=== BRANO DEL TESTO ===

Per esempio: un uomo, date certe circostanze o condizioni, compera ogni giorno 1 kg. di pane; se un giorno lo si costringe a comprarne solo 900 grammi, e se all’indomani è lasciato libero, tornerà a comprarne 1 kg; se nulla muta nelle condizioni in cui si trova, seguiterà indefinitamente a comperare 1 kg. di pane; ed è tale stato che dicesi di equilibrio. [p. 151 modifica]

Matematicamente dovremo esprimere che, raggiunto lo stato di equilibrio, quelle variazioni, o movimenti che dir si vogliano, non avranno luogo; il che torna a dire che il sistema si mantiene indefinitamente nello stato considerato.

I movimenti per giungere effettivamente all’equilibrio si possono dire reali. Quelli che si suppongono che potrebbero aver luogo, per allontanarci dall’equilibrio, ma che realmente non hanno luogo, perchè l’equilibrio sussiste, si possono dire virtuali.

L’economia politica studia i movimenti reali, per sapere come i fatti seguono; e studia i movimenti virtuali, per conoscere le proprietà di certi stati economici.

23. Se, dato uno stato economico, da esso ci potessimo allontanare con movimenti qualsiasi, si potrebbero seguire indefinitivamente i movimenti che accrescono le quantità di tutti i beni che un uomo può desiderare, e si giungerebbe così ad uno stato in cui l’uomo avrebbe di tutto a sazietà. Sarebbe evidentemente una posizione di equilibrio; ma è pure manifesto che ciò non segue nel concreto e che conviene occuparci di determinare altre posizioni di equilibrio, alle quali ci dobbiamo fermare perchè non tutti i movimenti, ma solo certi movimenti, sono possibili. In altri termini, vi sono ostacoli o legami che limitano i movimenti, che tolgono all’uomo di seguire certe vie, che impediscono a certe variazioni di avere luogo. L’equilibrio nasce appunto dal contrasto tra i gusti e gli ostacoli. I due casi estremi, già considerati e che non si trovano nel concreto, sarebbero quello in cui non vi sono gusti, e quello in cui non vi sono ostacoli. [p. 152 modifica]

24. Se gli ostacoli o legami fossero tali da determinare precisamente ogni movimento, non ci sarebbe più da darsi pensiero dei gusti, e basterebbe la considerazione degli ostacoli per determinare l’equilibrio. Nel concreto ciò non segue, almeno in generale. Gli ostacoli non determinano assolutamente tutti i movimenti; pongono solo certi limiti, impongono certe restrizioni, ma del resto concedono che, in un campo più o meno ristretto, l’individuo possa muoversi secondo i propri gusti; e tra tutti i movimenti così fatti leciti dobbiamo ricercare quali avranno effettivamente luogo.

25. Gusti ed ostacoli si riferiscono a ciascuno individuo che si considera. Per un individuo, i gusti degli altri uomini coi quali ha che fare figurano tra gli ostacoli.

=== MATERIALE FORNITO ===

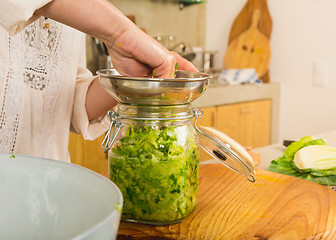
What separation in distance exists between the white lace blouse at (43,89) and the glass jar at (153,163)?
40 centimetres

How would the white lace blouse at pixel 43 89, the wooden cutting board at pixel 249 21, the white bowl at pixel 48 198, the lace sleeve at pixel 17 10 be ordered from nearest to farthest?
1. the white bowl at pixel 48 198
2. the lace sleeve at pixel 17 10
3. the white lace blouse at pixel 43 89
4. the wooden cutting board at pixel 249 21

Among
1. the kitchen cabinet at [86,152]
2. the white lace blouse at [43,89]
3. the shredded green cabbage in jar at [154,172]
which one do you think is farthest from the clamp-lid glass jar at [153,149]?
the kitchen cabinet at [86,152]

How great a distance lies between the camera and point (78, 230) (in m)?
0.33

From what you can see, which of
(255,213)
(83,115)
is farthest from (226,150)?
(83,115)

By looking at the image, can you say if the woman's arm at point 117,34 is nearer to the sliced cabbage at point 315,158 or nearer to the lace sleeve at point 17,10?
the lace sleeve at point 17,10

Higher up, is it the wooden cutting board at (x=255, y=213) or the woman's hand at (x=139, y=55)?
the woman's hand at (x=139, y=55)

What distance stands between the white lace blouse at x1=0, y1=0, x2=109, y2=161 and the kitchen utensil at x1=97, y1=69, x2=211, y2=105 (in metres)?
0.38

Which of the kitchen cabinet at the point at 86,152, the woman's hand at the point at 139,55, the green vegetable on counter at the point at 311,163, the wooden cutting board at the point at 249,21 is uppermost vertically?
the wooden cutting board at the point at 249,21

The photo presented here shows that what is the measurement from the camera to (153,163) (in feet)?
1.78

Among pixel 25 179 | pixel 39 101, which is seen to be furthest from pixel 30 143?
pixel 25 179

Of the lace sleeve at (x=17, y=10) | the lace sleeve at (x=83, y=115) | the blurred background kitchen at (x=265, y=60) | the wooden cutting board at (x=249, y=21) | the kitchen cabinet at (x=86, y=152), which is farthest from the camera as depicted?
the wooden cutting board at (x=249, y=21)

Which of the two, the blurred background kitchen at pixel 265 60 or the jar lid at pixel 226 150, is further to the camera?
the blurred background kitchen at pixel 265 60

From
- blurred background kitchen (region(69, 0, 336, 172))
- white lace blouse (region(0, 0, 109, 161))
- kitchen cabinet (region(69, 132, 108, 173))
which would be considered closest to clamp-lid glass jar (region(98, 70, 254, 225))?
white lace blouse (region(0, 0, 109, 161))

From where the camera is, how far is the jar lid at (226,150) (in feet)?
2.04
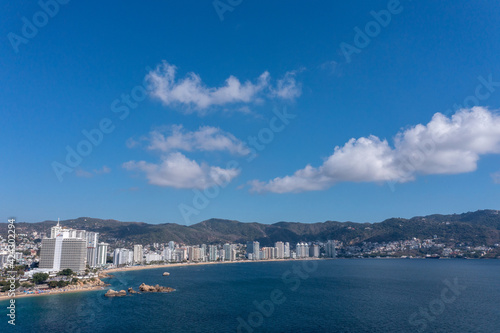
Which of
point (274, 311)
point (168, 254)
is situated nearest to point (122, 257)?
point (168, 254)

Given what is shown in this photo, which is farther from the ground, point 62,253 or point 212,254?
point 62,253

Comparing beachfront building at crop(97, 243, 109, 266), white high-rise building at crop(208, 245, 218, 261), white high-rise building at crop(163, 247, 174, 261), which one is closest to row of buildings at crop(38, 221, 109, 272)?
beachfront building at crop(97, 243, 109, 266)

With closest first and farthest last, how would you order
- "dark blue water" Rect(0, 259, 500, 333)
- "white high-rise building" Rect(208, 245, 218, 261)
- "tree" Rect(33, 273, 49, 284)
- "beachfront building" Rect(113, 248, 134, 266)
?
"dark blue water" Rect(0, 259, 500, 333) → "tree" Rect(33, 273, 49, 284) → "beachfront building" Rect(113, 248, 134, 266) → "white high-rise building" Rect(208, 245, 218, 261)

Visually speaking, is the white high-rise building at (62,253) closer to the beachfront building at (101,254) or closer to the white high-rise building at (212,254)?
the beachfront building at (101,254)

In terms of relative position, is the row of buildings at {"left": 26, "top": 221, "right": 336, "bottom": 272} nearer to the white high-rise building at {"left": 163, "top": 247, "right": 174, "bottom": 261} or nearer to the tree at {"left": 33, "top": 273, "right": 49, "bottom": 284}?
the white high-rise building at {"left": 163, "top": 247, "right": 174, "bottom": 261}

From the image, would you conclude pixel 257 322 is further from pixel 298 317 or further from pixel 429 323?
pixel 429 323

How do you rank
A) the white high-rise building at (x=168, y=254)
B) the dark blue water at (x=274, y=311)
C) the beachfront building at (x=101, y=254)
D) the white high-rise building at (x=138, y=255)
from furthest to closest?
1. the white high-rise building at (x=168, y=254)
2. the white high-rise building at (x=138, y=255)
3. the beachfront building at (x=101, y=254)
4. the dark blue water at (x=274, y=311)

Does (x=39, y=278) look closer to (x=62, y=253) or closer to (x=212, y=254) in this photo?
(x=62, y=253)

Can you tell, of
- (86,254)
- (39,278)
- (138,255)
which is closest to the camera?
(39,278)

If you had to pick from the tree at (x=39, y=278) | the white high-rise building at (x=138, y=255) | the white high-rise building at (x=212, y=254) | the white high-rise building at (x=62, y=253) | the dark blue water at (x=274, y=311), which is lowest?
the white high-rise building at (x=212, y=254)

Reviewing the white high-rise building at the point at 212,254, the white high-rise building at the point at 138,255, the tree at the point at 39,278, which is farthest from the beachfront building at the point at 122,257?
the tree at the point at 39,278

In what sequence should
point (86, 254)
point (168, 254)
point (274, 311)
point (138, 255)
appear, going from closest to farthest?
1. point (274, 311)
2. point (86, 254)
3. point (138, 255)
4. point (168, 254)

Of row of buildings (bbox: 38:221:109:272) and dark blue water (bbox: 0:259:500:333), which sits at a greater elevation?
row of buildings (bbox: 38:221:109:272)
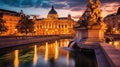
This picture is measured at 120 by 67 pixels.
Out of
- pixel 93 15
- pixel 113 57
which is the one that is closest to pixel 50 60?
pixel 93 15

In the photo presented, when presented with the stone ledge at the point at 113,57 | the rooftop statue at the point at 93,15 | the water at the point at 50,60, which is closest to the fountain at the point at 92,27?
the rooftop statue at the point at 93,15

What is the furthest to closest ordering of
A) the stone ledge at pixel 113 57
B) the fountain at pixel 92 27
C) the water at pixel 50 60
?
the fountain at pixel 92 27
the water at pixel 50 60
the stone ledge at pixel 113 57

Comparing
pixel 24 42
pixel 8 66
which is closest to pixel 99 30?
pixel 8 66

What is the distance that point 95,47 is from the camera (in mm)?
23828

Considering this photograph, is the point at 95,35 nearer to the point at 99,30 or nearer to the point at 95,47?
the point at 99,30

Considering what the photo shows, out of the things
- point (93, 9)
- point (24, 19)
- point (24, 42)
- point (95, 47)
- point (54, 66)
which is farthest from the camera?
point (24, 19)

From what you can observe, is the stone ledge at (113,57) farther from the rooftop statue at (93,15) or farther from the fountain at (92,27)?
the rooftop statue at (93,15)

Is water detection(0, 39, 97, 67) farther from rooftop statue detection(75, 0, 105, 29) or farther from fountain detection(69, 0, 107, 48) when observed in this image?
rooftop statue detection(75, 0, 105, 29)

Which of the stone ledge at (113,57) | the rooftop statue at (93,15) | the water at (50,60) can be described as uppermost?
the rooftop statue at (93,15)

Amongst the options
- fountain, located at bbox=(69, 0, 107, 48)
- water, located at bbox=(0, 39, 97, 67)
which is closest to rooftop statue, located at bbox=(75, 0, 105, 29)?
fountain, located at bbox=(69, 0, 107, 48)

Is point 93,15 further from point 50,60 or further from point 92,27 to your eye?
point 50,60

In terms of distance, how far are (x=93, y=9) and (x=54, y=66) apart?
476 inches

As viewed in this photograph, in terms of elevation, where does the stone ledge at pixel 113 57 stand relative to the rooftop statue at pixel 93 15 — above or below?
below

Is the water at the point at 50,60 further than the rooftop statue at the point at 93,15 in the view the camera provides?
No
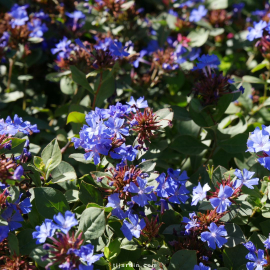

===

**ISTRUZIONI DEL COMPITO:**
1 - Riproduci fedelmente una parte del brano sull'equilibrio economico. Parti dalle parole "Per esempio: un" e fermati dopo le parole "possono dire virtuali.".
2 - Rispondi a queste domande in base al brano sull'equilibrio economico:
(a) Quanti grammi di pane l'uomo dell'esempio è costretto a comprare in un giorno?
(b) Come si possono chiamare i movimenti che portano effettivamente all'equilibrio?
(c) Da quale contrasto nasce l'equilibrio?
3 - Elenca tutti i numeri con cui sono contrassegnati i paragrafi del brano sull'equilibrio economico.

**SOLUZIONI:**
1 -
Per esempio: un uomo, date certe circostanze o condizioni, compera ogni giorno 1 kg. di pane; se un giorno lo si costringe a comprarne solo 900 grammi, e se all’indomani è lasciato libero, tornerà a comprarne 1 kg; se nulla muta nelle condizioni in cui si trova, seguiterà indefinitamente a comperare 1 kg. di pane; ed è tale stato che dicesi di equilibrio. [p. 151 modifica]

Matematicamente dovremo esprimere che, raggiunto lo stato di equilibrio, quelle variazioni, o movimenti che dir si vogliano, non avranno luogo; il che torna a dire che il sistema si mantiene indefinitamente nello stato considerato.

I movimenti per giungere effettivamente all’equilibrio si possono dire reali. Quelli che si suppongono che potrebbero aver luogo, per allontanarci dall’equilibrio, ma che realmente non hanno luogo, perchè l’equilibrio sussiste, si possono dire virtuali.

2 -
(a) 900 grammi.
(b) Reali.
(c) Dal contrasto tra i gusti e gli ostacoli.

3 - 23, 24, 25